#### [WORK REQUEST]
When you retype the listing, keep every word exactly as it appears.

#### [MATERIAL FOR THE TASK]

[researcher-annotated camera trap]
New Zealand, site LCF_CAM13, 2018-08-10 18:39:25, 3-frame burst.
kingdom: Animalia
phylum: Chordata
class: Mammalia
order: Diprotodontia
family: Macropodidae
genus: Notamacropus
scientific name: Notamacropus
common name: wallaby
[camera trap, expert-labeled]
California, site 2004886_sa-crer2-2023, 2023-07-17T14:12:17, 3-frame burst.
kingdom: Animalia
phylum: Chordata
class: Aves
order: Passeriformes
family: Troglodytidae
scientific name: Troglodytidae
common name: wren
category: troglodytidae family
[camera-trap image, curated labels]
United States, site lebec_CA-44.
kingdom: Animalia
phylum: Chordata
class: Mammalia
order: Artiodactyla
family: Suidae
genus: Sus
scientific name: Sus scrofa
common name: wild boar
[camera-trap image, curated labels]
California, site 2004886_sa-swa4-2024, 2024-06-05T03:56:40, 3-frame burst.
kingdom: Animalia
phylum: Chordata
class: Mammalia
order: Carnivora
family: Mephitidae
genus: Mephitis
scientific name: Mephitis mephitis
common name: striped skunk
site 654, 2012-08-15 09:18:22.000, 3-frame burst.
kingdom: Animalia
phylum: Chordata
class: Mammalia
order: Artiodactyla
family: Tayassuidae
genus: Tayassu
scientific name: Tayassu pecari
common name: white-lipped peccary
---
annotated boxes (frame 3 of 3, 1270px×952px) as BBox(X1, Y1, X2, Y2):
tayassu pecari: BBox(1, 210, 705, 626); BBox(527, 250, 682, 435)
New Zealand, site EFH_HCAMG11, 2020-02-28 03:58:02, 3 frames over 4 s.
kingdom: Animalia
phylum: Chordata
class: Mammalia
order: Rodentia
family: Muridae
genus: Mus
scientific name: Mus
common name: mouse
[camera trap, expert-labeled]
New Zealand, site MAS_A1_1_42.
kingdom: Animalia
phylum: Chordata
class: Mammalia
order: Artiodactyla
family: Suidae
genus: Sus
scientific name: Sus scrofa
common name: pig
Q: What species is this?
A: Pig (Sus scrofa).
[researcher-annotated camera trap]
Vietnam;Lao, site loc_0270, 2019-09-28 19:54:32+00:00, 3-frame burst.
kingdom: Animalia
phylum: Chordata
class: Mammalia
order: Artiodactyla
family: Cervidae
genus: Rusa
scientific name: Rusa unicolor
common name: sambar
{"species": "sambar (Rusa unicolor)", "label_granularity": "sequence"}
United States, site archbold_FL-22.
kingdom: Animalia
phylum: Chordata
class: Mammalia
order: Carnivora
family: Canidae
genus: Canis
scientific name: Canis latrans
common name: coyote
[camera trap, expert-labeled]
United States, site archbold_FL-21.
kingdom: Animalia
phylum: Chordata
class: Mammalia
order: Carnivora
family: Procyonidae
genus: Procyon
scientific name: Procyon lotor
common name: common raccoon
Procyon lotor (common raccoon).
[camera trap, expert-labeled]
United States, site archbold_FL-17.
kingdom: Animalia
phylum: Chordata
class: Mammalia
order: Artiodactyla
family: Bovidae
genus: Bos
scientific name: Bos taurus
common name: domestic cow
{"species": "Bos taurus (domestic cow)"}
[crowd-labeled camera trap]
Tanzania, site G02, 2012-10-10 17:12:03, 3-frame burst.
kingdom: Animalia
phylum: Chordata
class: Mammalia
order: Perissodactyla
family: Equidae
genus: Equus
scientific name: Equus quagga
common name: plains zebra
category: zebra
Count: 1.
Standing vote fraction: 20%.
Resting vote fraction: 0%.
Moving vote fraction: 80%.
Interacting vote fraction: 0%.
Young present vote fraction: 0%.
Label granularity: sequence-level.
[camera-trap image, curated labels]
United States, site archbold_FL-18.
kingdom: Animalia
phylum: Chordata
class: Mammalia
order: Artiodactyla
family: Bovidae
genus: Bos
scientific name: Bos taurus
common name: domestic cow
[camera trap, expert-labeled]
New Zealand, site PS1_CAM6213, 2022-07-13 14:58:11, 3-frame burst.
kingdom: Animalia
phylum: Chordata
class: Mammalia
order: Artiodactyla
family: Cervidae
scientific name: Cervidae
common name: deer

#### [ANSWER TO THIS PROBLEM]
[researcher-annotated camera trap]
New Zealand, site LCF_CAM13, 2018-08-10 18:39:25, 3-frame burst.
kingdom: Animalia
phylum: Chordata
class: Mammalia
order: Diprotodontia
family: Macropodidae
genus: Notamacropus
scientific name: Notamacropus
common name: wallaby
[camera trap, expert-labeled]
California, site 2004886_sa-crer2-2023, 2023-07-17T14:12:17, 3-frame burst.
kingdom: Animalia
phylum: Chordata
class: Aves
order: Passeriformes
family: Troglodytidae
scientific name: Troglodytidae
common name: wren
category: troglodytidae family
[camera-trap image, curated labels]
United States, site lebec_CA-44.
kingdom: Animalia
phylum: Chordata
class: Mammalia
order: Artiodactyla
family: Suidae
genus: Sus
scientific name: Sus scrofa
common name: wild boar
[camera-trap image, curated labels]
California, site 2004886_sa-swa4-2024, 2024-06-05T03:56:40, 3-frame burst.
kingdom: Animalia
phylum: Chordata
class: Mammalia
order: Carnivora
family: Mephitidae
genus: Mephitis
scientific name: Mephitis mephitis
common name: striped skunk
site 654, 2012-08-15 09:18:22.000, 3-frame burst.
kingdom: Animalia
phylum: Chordata
class: Mammalia
order: Artiodactyla
family: Tayassuidae
genus: Tayassu
scientific name: Tayassu pecari
common name: white-lipped peccary
---
annotated boxes (frame 3 of 3, 1270px×952px) as BBox(X1, Y1, X2, Y2):
tayassu pecari: BBox(1, 210, 705, 626); BBox(527, 250, 682, 435)
New Zealand, site EFH_HCAMG11, 2020-02-28 03:58:02, 3 frames over 4 s.
kingdom: Animalia
phylum: Chordata
class: Mammalia
order: Rodentia
family: Muridae
genus: Mus
scientific name: Mus
common name: mouse
[camera trap, expert-labeled]
New Zealand, site MAS_A1_1_42.
kingdom: Animalia
phylum: Chordata
class: Mammalia
order: Artiodactyla
family: Suidae
genus: Sus
scientific name: Sus scrofa
common name: pig
Q: What species is this?
A: Pig (Sus scrofa).
[researcher-annotated camera trap]
Vietnam;Lao, site loc_0270, 2019-09-28 19:54:32+00:00, 3-frame burst.
kingdom: Animalia
phylum: Chordata
class: Mammalia
order: Artiodactyla
family: Cervidae
genus: Rusa
scientific name: Rusa unicolor
common name: sambar
{"species": "sambar (Rusa unicolor)", "label_granularity": "sequence"}
United States, site archbold_FL-22.
kingdom: Animalia
phylum: Chordata
class: Mammalia
order: Carnivora
family: Canidae
genus: Canis
scientific name: Canis latrans
common name: coyote
[camera trap, expert-labeled]
United States, site archbold_FL-21.
kingdom: Animalia
phylum: Chordata
class: Mammalia
order: Carnivora
family: Procyonidae
genus: Procyon
scientific name: Procyon lotor
common name: common raccoon
Procyon lotor (common raccoon).
[camera trap, expert-labeled]
United States, site archbold_FL-17.
kingdom: Animalia
phylum: Chordata
class: Mammalia
order: Artiodactyla
family: Bovidae
genus: Bos
scientific name: Bos taurus
common name: domestic cow
{"species": "Bos taurus (domestic cow)"}
[crowd-labeled camera trap]
Tanzania, site G02, 2012-10-10 17:12:03, 3-frame burst.
kingdom: Animalia
phylum: Chordata
class: Mammalia
order: Perissodactyla
family: Equidae
genus: Equus
scientific name: Equus quagga
common name: plains zebra
category: zebra
Count: 1.
Standing vote fraction: 20%.
Resting vote fraction: 0%.
Moving vote fraction: 80%.
Interacting vote fraction: 0%.
Young present vote fraction: 0%.
Label granularity: sequence-level.
[camera-trap image, curated labels]
United States, site archbold_FL-18.
kingdom: Animalia
phylum: Chordata
class: Mammalia
order: Artiodactyla
family: Bovidae
genus: Bos
scientific name: Bos taurus
common name: domestic cow
[camera trap, expert-labeled]
New Zealand, site PS1_CAM6213, 2022-07-13 14:58:11, 3-frame burst.
kingdom: Animalia
phylum: Chordata
class: Mammalia
order: Artiodactyla
family: Cervidae
scientific name: Cervidae
common name: deer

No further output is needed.